Mereka yang Tak Didengar
Oleh Muhammad Fadhil Akbar

Ada bisikan lembut di sudut-sudut jalan,
dari mulut-mulut lelah yang terbungkam.
Suara itu hidup, tetapi terabaikan,
dilupakan oleh hiruk-pikuk di atas mereka.

Mereka bicara lewat langkah yang patah,
melalui tangan-tangan yang mengangkat beban.
Namun, siapa yang peduli pada cerita mereka,
yang tak sampai di meja-meja kebijakan?

Suara mereka tersangkut di pagar tinggi,
di mana janji-janji bergema kosong.
Mereka hanyalah gema samar,
terbawa angin tanpa pernah terhenti.

Di dalam hati mereka ada nyala,
meski kecil, tak mudah padam.

Karena meski suara mereka tak terdengar,
impian mereka tetap hidup,
bersembunyi dalam setiap tarikan napas,
berbisik pelan,
"Kami masih di sini”

Sorak, Sepi Bersama
Oleh Rajwa Naylathul Izza

Di tengah sunyi, aku berteriak agar ramai. 
Berbicara pada angin, bergumam tuju pada Tuhan,
akankah ramai kian datang?
Bersorak, tetapi suaraku tak terdengar.

Bagai berdiri di tengah samudra, bergemuruh, tetapi tetap sepi.


Quotes

Oleh Dhiny Aulia Ramadhani 

"Suara yang tak terdengar bukan berarti tidak ada, ia hanya menunggu hati yang mampu mendengarkannya."

"Dalam keheningan, kata-kata tanpa suara mampu menyampaikan lebih dari sekadar ucapan."

"Ketika dunia tidak mendengar, suara kita tetap bergema dalam ruang hati sendiri."



Cerpen

Suara yang Tak Terdengar
Oleh Anggi Ramadhani

Di kota kecil yang dikelilingi bukit-bukit hijau, tinggal seorang gadis bernama Nara. Ia bukan gadis biasa, ia tidak mampu berbicara. Sejak lahir, suaranya tidak pernah keluar. Namun, Nara memiliki mata yang berbicara lebih banyak dari sekadar kata-kata.

Setiap pagi, Nara duduk di taman dekat alun-alun, menggambar dunia sekitarnya di atas kertas lusuh yang selalu ia bawa. Penduduk kota mengenalnya sebagai "Si Sunyi"—bukan karena mereka tidak peduli, tetapi karena mereka tak pernah mencoba mendengarnya. Setiap orang sibuk dengan urusan masing-masing, terburu-buru mengejar sesuatu yang bahkan mereka sendiri tak paham.

Namun, di balik senyap nya, Nara melihat semua yang tak diperhatikan orang lain. Ia melihat senyuman seorang anak kecil yang menatap Burung Pipit, ia melihat kesedihan di mata lelaki tua yang duduk sendirian di bangku taman, dan ia memahami kesunyian itu, karena ia sendiri adalah keheningan itu.

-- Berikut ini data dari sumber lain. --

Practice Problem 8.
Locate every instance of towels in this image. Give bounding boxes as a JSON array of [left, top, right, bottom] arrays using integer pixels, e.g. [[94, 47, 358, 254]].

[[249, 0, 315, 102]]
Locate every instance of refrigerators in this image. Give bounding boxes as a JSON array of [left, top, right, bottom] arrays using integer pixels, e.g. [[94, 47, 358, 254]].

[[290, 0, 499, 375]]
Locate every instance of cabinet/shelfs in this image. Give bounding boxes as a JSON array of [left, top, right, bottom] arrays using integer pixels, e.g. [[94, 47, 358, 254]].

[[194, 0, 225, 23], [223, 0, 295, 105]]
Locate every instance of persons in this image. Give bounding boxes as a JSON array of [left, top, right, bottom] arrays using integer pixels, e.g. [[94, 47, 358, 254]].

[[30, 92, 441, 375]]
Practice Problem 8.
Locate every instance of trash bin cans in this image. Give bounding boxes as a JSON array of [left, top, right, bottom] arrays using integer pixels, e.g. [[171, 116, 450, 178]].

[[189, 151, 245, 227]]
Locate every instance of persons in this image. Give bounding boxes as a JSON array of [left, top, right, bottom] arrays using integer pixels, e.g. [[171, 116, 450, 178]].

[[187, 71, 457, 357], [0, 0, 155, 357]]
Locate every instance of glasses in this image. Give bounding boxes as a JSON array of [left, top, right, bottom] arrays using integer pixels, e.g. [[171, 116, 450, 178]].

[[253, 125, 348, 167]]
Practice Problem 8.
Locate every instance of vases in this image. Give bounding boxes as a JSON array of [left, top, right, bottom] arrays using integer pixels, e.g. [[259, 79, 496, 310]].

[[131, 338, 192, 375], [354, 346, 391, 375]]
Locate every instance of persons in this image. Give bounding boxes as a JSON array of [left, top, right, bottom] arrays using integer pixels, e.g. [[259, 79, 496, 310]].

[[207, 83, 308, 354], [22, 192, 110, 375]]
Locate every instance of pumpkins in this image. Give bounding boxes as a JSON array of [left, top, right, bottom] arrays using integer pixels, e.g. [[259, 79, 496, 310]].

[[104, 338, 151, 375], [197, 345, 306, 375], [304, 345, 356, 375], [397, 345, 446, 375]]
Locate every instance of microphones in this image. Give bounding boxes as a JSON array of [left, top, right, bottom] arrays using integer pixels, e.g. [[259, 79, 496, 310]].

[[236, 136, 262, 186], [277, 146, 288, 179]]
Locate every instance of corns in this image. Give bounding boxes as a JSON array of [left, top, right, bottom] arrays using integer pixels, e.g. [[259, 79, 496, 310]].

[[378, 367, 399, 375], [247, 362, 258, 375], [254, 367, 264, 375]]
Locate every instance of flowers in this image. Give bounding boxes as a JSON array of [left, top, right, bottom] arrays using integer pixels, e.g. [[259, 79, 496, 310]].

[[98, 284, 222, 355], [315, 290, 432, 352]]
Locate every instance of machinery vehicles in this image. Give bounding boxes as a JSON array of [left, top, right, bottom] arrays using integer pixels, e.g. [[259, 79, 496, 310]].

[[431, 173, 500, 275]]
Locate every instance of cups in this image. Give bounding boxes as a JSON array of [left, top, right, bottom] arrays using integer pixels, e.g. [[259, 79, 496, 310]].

Suatu sore, langit mulai mendung. Hujan rintik-rintik turun dan perlahan berubah menjadi deras. Orang-orang berlarian mencari tempat berteduh, tetapi Nara tetap di sana, memandang air yang jatuh dari langit seolah-olah itu adalah bisikan rahasia dari alam semesta. Tiba-tiba, seorang pemuda bernama Arya yang sering memperhatikannya dari kejauhan mendekat, basah kuyup.

"Aku tahu kau mungkin tak bisa bicara," katanya perlahan, napasnya sedikit terengah. "Tapi aku selalu penasaran, apa yang kau coba sampaikan lewat gambar-gambar mu?".

Nara menatapnya dengan mata besar penuh rasa ingin tahu. Perlahan, ia menyerahkan gambar terakhir yang ia buat. Itu adalah sketsa alun-alun dengan orang-orang berlari, tapi di tengah gambar, ada seorang gadis kecil yang berdiri sendirian, tersenyum di tengah hujan, seperti mendengar sebuah melodi yang hanya ia yang tahu.

Arya memandang gambar itu lama, lalu berkata, "Kadang, suara yang paling indah memang bukan yang bisa didengar telinga."

Mata Nara bersinar, dan untuk pertama kalinya, seseorang mendengar suaranya yang tak pernah diucapkan.